(July 2023) Arkansas Gov. Sarah Huckabee Sanders; her predecessor, former Gov. Asa Hutchinson; and state legislators have reduced the income tax rate to 4.7% since 2015. The top state income tax rate was 7.0% a decade ago.

Some critics make class-warfare arguments to oppose the tax cuts. Others claim the state cannot afford them. Another argument making the policy rounds is that state surpluses used to reduce rates are one-time events.

Surpluses are Not One-Time Events

Past Policy Foundation research has noted national economic expansions tend to produce state revenue surpluses. A December 2013 memo published after the top rate was reduced from 7.0% to 6.9% noted, “The U.S.economy has been expanding since June 2009, and Arkansas state government recorded surpluses totaling more than a half-billion dollars in the last three fiscal years. These surpluses were $94 million (2010-11), $146 million (2011-12) and $300 million (2012-13). (2) The surpluses continued for most of the remainder of the decade. The state recorded surpluses of $191.6 million (2014-2015), $177.4 million (2015-2016), and $295 million (2018-2019). (3)
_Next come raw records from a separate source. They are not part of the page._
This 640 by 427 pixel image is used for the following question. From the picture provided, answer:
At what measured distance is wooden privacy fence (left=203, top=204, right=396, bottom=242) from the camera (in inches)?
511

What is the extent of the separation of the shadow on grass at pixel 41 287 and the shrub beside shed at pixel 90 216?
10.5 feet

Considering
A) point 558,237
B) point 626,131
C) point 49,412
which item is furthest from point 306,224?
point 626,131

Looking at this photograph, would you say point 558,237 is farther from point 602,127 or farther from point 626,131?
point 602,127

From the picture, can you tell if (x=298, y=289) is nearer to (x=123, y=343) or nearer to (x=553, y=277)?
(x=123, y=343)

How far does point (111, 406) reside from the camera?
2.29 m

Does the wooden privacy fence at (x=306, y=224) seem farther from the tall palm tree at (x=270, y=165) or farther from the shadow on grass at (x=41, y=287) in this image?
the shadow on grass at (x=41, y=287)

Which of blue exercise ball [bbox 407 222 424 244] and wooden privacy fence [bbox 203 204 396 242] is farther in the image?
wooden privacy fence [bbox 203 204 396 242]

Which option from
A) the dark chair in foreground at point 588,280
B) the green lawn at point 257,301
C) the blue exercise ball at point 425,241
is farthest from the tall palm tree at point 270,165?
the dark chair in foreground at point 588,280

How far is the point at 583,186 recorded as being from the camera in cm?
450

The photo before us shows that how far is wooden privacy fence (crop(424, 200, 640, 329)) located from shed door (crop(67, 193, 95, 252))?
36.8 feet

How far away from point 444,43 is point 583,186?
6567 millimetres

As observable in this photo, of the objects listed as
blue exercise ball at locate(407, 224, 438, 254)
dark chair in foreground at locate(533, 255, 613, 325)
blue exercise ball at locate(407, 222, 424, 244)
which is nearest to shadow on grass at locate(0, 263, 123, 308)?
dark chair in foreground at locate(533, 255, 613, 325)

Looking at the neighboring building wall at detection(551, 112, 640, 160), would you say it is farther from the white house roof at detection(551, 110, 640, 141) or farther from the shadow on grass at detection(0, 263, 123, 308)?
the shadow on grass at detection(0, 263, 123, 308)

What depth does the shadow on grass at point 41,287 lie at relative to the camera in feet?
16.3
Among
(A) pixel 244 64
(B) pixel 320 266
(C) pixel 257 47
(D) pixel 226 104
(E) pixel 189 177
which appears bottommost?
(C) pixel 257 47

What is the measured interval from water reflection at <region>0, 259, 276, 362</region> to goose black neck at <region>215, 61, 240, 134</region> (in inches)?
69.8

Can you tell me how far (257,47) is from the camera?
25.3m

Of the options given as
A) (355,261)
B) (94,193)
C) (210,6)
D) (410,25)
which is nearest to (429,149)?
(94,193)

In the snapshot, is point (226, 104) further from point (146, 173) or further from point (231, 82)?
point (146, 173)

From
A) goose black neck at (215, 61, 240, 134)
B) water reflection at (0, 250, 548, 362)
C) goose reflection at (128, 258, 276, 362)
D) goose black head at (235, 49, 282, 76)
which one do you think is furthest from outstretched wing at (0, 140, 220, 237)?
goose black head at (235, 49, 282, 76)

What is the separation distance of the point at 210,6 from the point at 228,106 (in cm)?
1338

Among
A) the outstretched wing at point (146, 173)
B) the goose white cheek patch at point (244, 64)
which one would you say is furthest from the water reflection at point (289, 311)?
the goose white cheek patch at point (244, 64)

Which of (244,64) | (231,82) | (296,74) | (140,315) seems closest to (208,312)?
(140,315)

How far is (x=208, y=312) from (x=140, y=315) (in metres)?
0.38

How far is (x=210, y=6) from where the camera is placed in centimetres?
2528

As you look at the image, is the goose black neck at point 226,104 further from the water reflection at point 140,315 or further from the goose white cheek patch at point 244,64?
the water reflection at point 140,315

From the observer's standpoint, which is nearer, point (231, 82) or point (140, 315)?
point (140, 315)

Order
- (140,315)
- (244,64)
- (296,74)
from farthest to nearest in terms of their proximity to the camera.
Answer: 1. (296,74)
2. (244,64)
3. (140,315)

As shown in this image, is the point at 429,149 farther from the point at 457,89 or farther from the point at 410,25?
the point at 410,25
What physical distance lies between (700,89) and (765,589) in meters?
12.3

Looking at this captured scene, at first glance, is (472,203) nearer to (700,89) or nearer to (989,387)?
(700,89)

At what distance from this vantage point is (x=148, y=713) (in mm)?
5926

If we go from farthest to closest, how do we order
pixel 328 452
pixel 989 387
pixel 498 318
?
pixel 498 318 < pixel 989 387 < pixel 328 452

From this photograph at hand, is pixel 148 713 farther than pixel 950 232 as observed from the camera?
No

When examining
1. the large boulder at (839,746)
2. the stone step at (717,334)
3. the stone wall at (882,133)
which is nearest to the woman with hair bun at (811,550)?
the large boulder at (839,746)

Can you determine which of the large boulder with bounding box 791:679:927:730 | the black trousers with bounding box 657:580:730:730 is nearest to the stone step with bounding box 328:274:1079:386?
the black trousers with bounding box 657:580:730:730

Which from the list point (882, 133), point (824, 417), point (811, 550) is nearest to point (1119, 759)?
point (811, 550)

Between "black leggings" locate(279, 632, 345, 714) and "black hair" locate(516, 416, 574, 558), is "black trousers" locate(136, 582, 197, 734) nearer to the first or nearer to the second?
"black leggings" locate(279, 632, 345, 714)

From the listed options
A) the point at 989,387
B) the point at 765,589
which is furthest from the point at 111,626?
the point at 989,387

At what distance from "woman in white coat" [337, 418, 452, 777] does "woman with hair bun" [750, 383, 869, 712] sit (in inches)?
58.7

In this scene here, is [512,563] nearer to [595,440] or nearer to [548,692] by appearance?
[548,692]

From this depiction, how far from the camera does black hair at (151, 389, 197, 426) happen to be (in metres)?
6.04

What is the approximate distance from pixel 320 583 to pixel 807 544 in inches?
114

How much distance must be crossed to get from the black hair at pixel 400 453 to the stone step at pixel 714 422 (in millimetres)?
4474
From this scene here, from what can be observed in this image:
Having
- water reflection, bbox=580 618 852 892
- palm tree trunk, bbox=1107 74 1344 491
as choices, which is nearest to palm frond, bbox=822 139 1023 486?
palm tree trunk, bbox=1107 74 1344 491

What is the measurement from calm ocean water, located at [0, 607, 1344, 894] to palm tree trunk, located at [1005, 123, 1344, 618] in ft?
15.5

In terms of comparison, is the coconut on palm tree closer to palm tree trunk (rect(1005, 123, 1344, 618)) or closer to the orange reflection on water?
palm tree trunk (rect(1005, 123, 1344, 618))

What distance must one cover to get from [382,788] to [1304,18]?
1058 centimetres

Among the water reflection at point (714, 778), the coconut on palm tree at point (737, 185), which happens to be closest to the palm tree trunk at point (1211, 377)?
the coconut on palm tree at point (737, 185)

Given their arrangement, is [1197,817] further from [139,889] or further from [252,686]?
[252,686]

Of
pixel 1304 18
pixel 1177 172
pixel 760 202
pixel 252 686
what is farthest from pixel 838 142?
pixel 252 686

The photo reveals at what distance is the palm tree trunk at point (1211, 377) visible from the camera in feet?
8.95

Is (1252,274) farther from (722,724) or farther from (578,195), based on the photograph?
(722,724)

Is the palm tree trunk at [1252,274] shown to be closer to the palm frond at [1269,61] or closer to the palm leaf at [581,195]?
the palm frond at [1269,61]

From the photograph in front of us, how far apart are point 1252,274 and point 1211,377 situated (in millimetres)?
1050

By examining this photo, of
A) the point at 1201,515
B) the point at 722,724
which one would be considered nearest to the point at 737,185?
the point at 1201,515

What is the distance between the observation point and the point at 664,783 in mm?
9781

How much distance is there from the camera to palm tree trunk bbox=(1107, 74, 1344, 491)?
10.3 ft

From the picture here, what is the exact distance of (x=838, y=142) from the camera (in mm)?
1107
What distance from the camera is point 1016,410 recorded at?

According to the National Bureau of Economic Research in Cambridge, Massachusetts, a recession occurred from February to April 2020. Yet fiscal stimulus led to another surplus: $369 million in FY 2019-2020. State revenues usually decline around NBER-identified recessions, with a slight lag.

Arkansas state government recorded larger surpluses post-recession. Surpluses totaled $946 million (2020-2021), $1.63 billion (2021-2022), and

$1.16 billion (2022-2023). The state is likely to report another surplus if the

U.S. economy remains in expansion. A recession would imply the opposite.

Importance of Coincident Indicators

The NBER uses a broader range of economic indicators than the GDP frequently cited by mass media. These are the four monthly coincident indicators: nonfarm payroll employment; industrial production; real personal income excluding transfer payments; and real manufacturing and trade sales. Indicators showed expansion in 2022 at a time when some economists forecast recession. The state of these coincident indicators is as follows: (4)

  • Nonfarm payroll employment (expansion; last reading: June2023)
  • Industrial production (contraction; June 2023)
  • Real personal income (expansion, June 2023)
  • Real manufacturing and trade sales (expansion, May 2023)

— Greg Kaza

Notes

  • Policy Foundation research memo. “Business Cycles & Arkansas Income ” (March 2022) The memo examined three decades of income tax collections by fiscal year (FY 1991-92 to FY 2020-21)and found, “Income tax revenues increased in each expansion.” Collections fell only five times in the 30-year period, with declines occurring around three NBER-identified recessions. These were in 2001, 2007-2009, and 2020. They also fell in two fiscal years in expansion (2013-14, 2015-16).
  • Policy Foundation research memo, “Tax Rates Can Be Cut Using Surplus ” (December 2013)
  • “State’s $945.7M surplus in fiscal -21 highest ” Arkansas Democrat-Gazette. July 3, 2021
  • Kaza, Greg. “U.S. economic expansion, year ” Talk Business. May 8, 2022. The column includes a discussion of the NBER Business Cycle Dating Committee’s use of GDP and the coincident indicators.